Kodiak high school students are also currently designing small satellites that will be launched from weather balloons into high altitude/low earth orbits in partnership with NASA, the Kodiak Launch Complex and Alaska Aerospace.
It is pretty impressive to think that students in Alaska are impacting NASA research!
UAF Upward Bound and the Alaska National Science Foundation Experimental Program
The Modern Blanket Toss is a three-year pilot project of University of Alaska Fairbanks (UAF) Upward Bound and the Alaska National Science Foundation Experimental Program aimed at stimulating competitive research. As part of the project, students from five rural Alaska high schools learned about Unmanned Aerial Vehicles (UAVs) and geographic information systems through after-school activities. They received immersive training during a residential summer program at UAF and used drones for mapping projects to benefit their communities.
Students in Shishmaref have been documenting sea ice movement as well as coastal erosion in their community before and after storms. This research is highly relevant to citizen empowerment and has a direct impact on the community. In August 2016, residents of Shishmaref voted to relocate their entire community inland due to coastal erosion and climate change.
Students in Nikiski and Chefornak have also worked to map methane pockets in nearby lakes and rivers. Bethel students have looked for rotten ice on the Kuskokwim River. And Seward high schoolers made 3D maps of inaccessible mountain valleys to chart their potential to contribute to flooding.
In a state with rough terrain, UAV mapping is a valuable asset.
LKSD State-of-the-Art Distance Learning Program
The Lower Kuskokwim School District includes 23 communities spread throughout Southwest Alaska with access only by plane. With such a large terrain to cover, ensuring quality education is challenging. With the help of Superintendent Dan Walker, the district implemented the state’s largest distance education program through video conferencing that links a system of 28 schools in a rural geographical area that spans 22,000 square miles. Each student has direct access to the teaching studio in Bethel and other schools within the district so that regardless of location, students receive instruction from highly qualified teachers in math, science, Alaska native languages and more. This has the ability to transform lives by giving all students equal opportunity.
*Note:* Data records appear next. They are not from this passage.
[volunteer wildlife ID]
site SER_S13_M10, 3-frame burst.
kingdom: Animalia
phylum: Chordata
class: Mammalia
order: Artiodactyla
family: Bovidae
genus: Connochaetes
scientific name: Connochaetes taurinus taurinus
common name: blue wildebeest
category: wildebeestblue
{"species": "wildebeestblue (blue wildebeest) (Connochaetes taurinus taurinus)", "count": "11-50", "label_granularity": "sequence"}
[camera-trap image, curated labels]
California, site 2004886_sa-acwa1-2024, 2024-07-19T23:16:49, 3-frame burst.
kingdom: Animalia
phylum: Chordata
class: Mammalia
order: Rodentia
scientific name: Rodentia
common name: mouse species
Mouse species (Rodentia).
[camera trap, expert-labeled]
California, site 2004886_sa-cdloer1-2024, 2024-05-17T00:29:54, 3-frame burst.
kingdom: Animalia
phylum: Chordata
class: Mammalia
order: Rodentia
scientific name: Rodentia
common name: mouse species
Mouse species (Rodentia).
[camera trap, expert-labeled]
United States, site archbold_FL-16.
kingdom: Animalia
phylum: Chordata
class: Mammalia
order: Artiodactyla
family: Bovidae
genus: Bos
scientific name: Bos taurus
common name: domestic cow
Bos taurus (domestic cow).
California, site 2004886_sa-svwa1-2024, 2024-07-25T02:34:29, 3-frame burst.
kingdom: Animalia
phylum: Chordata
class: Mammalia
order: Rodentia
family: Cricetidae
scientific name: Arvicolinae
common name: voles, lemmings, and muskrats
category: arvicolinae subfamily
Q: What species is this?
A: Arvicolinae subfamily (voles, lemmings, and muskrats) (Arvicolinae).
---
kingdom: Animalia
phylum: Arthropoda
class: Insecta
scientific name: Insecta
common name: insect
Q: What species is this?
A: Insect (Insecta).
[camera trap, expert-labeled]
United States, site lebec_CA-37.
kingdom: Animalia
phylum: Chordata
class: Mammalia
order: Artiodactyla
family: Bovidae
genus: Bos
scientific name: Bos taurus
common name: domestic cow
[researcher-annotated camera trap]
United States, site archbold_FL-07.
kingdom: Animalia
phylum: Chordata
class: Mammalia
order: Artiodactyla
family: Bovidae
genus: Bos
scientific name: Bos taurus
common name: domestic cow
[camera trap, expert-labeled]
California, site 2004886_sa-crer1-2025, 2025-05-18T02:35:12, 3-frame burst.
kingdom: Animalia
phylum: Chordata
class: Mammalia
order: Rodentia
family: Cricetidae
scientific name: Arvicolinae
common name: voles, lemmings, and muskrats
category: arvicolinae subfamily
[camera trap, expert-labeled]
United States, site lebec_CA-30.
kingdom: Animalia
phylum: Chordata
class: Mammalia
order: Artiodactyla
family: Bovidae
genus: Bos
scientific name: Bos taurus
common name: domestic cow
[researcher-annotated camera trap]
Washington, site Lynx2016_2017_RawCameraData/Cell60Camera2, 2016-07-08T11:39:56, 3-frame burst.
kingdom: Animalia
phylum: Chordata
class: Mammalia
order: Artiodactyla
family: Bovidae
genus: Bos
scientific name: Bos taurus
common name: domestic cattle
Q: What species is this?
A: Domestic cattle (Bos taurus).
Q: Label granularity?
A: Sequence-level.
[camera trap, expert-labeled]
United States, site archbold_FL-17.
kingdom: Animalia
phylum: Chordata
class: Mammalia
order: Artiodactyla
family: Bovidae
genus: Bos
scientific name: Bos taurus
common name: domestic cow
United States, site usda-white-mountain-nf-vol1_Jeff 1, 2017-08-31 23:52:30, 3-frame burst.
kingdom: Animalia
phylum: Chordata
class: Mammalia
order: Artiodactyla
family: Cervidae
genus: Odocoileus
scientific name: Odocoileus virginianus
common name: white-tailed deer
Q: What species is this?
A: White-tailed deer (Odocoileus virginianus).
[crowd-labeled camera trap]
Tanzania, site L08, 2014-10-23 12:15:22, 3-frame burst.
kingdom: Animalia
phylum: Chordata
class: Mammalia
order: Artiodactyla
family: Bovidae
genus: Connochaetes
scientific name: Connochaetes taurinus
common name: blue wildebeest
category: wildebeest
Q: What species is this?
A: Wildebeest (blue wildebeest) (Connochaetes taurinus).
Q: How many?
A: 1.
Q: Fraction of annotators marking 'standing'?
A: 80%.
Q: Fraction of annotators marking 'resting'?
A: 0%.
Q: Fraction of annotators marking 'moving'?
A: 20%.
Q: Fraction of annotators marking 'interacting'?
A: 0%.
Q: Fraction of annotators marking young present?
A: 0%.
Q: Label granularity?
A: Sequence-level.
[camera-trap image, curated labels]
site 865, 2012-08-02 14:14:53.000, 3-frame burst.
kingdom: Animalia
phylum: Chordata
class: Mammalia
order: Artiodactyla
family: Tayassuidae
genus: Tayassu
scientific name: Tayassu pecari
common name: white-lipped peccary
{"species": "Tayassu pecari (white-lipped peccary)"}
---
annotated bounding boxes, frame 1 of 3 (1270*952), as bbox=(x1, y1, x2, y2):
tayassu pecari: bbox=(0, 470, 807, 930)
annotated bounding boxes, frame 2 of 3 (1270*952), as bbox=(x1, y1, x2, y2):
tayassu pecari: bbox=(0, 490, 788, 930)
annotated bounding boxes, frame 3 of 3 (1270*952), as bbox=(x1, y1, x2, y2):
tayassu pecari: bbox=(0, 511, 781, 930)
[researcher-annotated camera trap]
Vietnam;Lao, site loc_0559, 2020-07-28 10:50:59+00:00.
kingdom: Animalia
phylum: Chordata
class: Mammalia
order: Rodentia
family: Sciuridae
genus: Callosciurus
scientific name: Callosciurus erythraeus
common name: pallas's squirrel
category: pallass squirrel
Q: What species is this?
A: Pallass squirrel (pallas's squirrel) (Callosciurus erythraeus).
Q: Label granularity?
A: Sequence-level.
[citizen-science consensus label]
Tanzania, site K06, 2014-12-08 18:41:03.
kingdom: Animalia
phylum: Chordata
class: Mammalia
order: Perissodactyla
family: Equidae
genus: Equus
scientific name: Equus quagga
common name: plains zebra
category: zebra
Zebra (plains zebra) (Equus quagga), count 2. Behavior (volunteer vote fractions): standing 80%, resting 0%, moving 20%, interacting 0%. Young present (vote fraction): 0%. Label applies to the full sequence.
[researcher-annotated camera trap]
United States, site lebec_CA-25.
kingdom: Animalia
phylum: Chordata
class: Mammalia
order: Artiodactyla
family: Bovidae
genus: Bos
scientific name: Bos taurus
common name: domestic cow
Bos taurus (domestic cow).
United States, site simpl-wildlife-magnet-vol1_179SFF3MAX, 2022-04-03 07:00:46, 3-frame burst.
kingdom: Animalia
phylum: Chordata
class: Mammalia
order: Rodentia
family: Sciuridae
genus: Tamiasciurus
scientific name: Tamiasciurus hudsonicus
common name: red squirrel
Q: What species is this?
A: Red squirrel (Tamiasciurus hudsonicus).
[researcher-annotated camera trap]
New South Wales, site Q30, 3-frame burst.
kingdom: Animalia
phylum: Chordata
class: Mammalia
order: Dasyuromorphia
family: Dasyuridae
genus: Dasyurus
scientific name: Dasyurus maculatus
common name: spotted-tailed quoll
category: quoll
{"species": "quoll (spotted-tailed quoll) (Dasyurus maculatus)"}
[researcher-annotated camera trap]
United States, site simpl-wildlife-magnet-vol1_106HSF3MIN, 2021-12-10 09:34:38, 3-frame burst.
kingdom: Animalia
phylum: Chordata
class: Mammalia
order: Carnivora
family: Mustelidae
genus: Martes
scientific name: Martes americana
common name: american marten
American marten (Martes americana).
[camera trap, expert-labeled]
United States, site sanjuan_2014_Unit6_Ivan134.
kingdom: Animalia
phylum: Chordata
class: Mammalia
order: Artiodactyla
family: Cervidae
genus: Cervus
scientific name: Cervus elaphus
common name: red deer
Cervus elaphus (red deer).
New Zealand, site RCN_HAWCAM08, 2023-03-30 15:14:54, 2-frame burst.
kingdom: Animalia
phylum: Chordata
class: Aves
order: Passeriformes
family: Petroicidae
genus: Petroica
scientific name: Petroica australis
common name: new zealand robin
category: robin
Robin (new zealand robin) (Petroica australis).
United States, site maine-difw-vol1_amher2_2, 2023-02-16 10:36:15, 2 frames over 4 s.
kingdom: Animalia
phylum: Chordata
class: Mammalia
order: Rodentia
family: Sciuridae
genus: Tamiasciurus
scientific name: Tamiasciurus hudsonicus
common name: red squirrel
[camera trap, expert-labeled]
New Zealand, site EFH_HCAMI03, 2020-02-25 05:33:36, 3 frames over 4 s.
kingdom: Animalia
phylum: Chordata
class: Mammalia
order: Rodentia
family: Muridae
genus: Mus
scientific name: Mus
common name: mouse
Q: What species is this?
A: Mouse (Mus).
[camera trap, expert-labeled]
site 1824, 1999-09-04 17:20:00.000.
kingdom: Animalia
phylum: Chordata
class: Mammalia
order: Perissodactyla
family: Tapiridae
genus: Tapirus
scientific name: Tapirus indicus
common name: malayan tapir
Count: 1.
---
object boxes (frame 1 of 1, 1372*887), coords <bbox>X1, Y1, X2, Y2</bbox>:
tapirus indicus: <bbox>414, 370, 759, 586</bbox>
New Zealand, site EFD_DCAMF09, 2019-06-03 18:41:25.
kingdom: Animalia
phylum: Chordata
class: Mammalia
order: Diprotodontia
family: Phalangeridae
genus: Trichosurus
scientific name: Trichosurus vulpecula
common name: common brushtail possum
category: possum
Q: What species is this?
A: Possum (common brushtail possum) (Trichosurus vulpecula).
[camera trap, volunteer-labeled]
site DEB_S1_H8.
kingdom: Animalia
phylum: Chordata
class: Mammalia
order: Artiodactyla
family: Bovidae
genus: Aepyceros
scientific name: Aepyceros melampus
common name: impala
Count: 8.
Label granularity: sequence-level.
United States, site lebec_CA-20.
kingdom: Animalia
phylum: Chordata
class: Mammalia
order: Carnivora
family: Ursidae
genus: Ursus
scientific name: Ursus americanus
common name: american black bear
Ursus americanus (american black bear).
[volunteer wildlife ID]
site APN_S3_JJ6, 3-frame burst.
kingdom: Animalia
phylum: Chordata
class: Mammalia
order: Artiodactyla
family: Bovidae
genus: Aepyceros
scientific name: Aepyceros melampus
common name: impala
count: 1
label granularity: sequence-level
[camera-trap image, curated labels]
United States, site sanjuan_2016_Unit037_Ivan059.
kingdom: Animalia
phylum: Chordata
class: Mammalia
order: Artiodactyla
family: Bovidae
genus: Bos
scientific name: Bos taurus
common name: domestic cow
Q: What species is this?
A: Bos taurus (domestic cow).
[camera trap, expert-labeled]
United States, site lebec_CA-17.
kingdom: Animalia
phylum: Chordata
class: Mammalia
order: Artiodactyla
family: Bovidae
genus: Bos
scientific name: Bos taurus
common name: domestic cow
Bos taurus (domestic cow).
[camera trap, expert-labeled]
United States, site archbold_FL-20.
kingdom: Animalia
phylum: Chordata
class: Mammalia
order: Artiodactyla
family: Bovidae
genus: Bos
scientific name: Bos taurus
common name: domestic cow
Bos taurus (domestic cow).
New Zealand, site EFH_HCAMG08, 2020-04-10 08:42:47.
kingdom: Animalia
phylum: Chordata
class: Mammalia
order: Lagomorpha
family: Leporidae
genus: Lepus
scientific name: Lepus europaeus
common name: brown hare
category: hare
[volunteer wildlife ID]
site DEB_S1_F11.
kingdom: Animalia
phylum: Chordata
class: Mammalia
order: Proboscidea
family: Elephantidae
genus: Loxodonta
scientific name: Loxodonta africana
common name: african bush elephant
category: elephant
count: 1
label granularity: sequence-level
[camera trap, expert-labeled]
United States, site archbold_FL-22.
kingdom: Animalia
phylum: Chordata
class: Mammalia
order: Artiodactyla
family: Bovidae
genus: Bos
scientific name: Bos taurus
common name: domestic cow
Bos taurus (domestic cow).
It is also helpful that the schools are able to share resources across the district.
Sitka School District
The Sitka School District has made amazing progress in connecting its students over the last few years and catapulted itself as a leader in innovation. The district is part of The League of Innovative Schools, a coalition of 87 forward-thinking school districts across the country, and the only district represented in Alaska. Superintendent Dr. Mary Wegner was instrumental in revamping the district’s technology infrastructure and enabling 100 percent of students to be connected to high-speed internet to leverage digital teaching tools. Digital technologies have created new ways of making things and Sitka High School has been in the forefront of bringing these new manufacturing technologies to the State of Alaska. The Fabrication and Design Lab (Fab Lab) provides students with the opportunity to use state-of-the-art equipment and digital technology to build and construct their designs.
Additionally, in collaboration with community partners like the Sitka Fine Arts Camp, the Arts, Culture, and Technology Standards and Curriculum program (ACT) at Sitka School District integrates ACT skills and mindset into academic content throughout the district.
I look forward to continuing to see the creativity coming out of students in Alaska. Now more than ever, it is critical that we continue to provide opportunities and access to the digital tools that make this innovation possible. Students in Alaska have made it clear what they can do when given the right tools.